Each of the findings we identified, which are discussed in detail in the Findings section of the report, were sufficiently addressed by the NMDIS Center’s and APD Laboratory’s corrective action, and therefore we make no recommendations. Our audit scope and methodology are detailed in Appendix I of the report and the audit criteria are detailed in Appendix II of the report. We discussed the results of our audit with Laboratory officials and have included their comments in the report as applicable.
DNA, deoxyribonucleic acid, is genetic material found in almost all living cells that contains encoded information necessary for building and maintaining life. Approximately 99.9 percent of human DNA is the same for all people. The differences found in the remaining 0.1 percent allow scientists to develop a unique set of DNA identification characteristics (a DNA profile) for an individual by analyzing a specimen that contains DNA.

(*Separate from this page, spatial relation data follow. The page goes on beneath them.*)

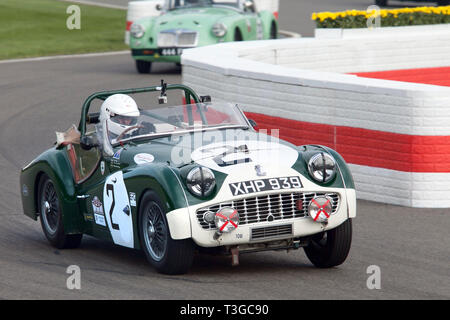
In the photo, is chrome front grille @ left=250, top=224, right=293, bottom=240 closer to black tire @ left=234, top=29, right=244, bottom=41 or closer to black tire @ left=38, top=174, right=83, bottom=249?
black tire @ left=38, top=174, right=83, bottom=249

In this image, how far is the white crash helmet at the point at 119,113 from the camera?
31.1ft

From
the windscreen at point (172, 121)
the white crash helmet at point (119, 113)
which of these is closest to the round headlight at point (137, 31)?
the white crash helmet at point (119, 113)

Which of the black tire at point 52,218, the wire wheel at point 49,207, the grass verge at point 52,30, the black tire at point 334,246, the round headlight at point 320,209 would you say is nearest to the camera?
the round headlight at point 320,209

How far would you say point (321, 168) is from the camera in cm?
833

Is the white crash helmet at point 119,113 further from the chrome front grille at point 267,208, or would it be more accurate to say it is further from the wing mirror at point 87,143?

Pub. L. No. 103-322 (1994).
These standards were appended to the MOU as Appendix C - NDIS Procedure Manual. This manual is comprised of several operational procedures that provide specific instructions for laboratories to follow for procedures pertinent to NDIS. For our purposes, the NDIS participation requirements consist of the MOU and the NDIS operational procedures.
A locus is a specific location on a chromosome. The plural form of locus is loci.